## Problems to work on:
A – In the geopark site description, which supercontinent was the shallow sea near during the Ordovician?
B – Rewrite all the records below, changing every "potted plant" to "houseplant" and leaving everything else as it is. Omit the pictures from your answer.

## Text segment:

'''

Prvohory (paleozoikum)

site 14

Where is the site located?

GPS: 49° 54′ 11.86″ N, 15° 45′ 9.03″ E

The site lies in the central part of the Iron Mountains National Geopark, in about a midpoint of the gentle northeastern slope of the Iron Mountains, which is inclined towards Chrudim.

What is the geological position of the site?

The site is located in the Bohemian Massif, in the marginal area of the Central Bohemian Region, where resistant Paleozoic rocks are exposed. These rocks enclose proofs of the activity of ancient organisms. Their present appearance is a result of the action of water and frost through geological ages.

What happened at this site in the past?

− 470 million years

In the Ordovician, in the second period of the Paleozoic era, this area was lying on the Southern Hemisphere. It was a part of a shallow sea not far from the supercontinent of Gondwana. The climate was probably temperate to cold, with marked fluctuations, which controlled the changes in sea level. The sea was inhabited mostly by invertebrates, the best known representatives of which were trilobites, brachiopods, worms, bivalves and cephalopods.

'''

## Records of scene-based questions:

'''

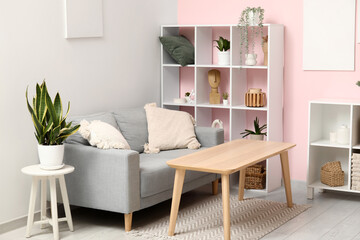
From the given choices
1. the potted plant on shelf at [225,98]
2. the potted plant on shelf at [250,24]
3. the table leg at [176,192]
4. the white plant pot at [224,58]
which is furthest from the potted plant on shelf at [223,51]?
the table leg at [176,192]

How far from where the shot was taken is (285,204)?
4.91 meters

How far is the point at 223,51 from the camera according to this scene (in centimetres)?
551

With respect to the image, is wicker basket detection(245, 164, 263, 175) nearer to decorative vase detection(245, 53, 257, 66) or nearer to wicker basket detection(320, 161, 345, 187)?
wicker basket detection(320, 161, 345, 187)

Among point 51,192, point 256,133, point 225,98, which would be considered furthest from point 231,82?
point 51,192

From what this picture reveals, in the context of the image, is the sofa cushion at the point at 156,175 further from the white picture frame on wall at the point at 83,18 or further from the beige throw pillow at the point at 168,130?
the white picture frame on wall at the point at 83,18

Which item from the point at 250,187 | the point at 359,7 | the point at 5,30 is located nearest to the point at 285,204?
the point at 250,187

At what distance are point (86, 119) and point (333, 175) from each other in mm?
2180

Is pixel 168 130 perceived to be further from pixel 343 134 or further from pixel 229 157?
pixel 343 134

'''

## Results for each task:
A – Gondwana

B –
From the given choices
1. the houseplant on shelf at [225,98]
2. the houseplant on shelf at [250,24]
3. the table leg at [176,192]
4. the white plant pot at [224,58]
which is furthest from the houseplant on shelf at [223,51]?
the table leg at [176,192]

How far from where the shot was taken is (285,204)?
4.91 meters

How far is the point at 223,51 from the camera according to this scene (in centimetres)?
551

With respect to the image, is wicker basket detection(245, 164, 263, 175) nearer to decorative vase detection(245, 53, 257, 66) or nearer to wicker basket detection(320, 161, 345, 187)?
wicker basket detection(320, 161, 345, 187)

Among point 51,192, point 256,133, point 225,98, which would be considered furthest from point 231,82?
point 51,192

From what this picture reveals, in the context of the image, is the sofa cushion at the point at 156,175 further from the white picture frame on wall at the point at 83,18 or further from the beige throw pillow at the point at 168,130?
the white picture frame on wall at the point at 83,18

Which item from the point at 250,187 | the point at 359,7 | the point at 5,30 is located nearest to the point at 285,204?
the point at 250,187

At what distance are point (86, 119) and point (333, 175) from each other in mm?
2180

Is pixel 168 130 perceived to be further from pixel 343 134 or further from pixel 229 157?
pixel 343 134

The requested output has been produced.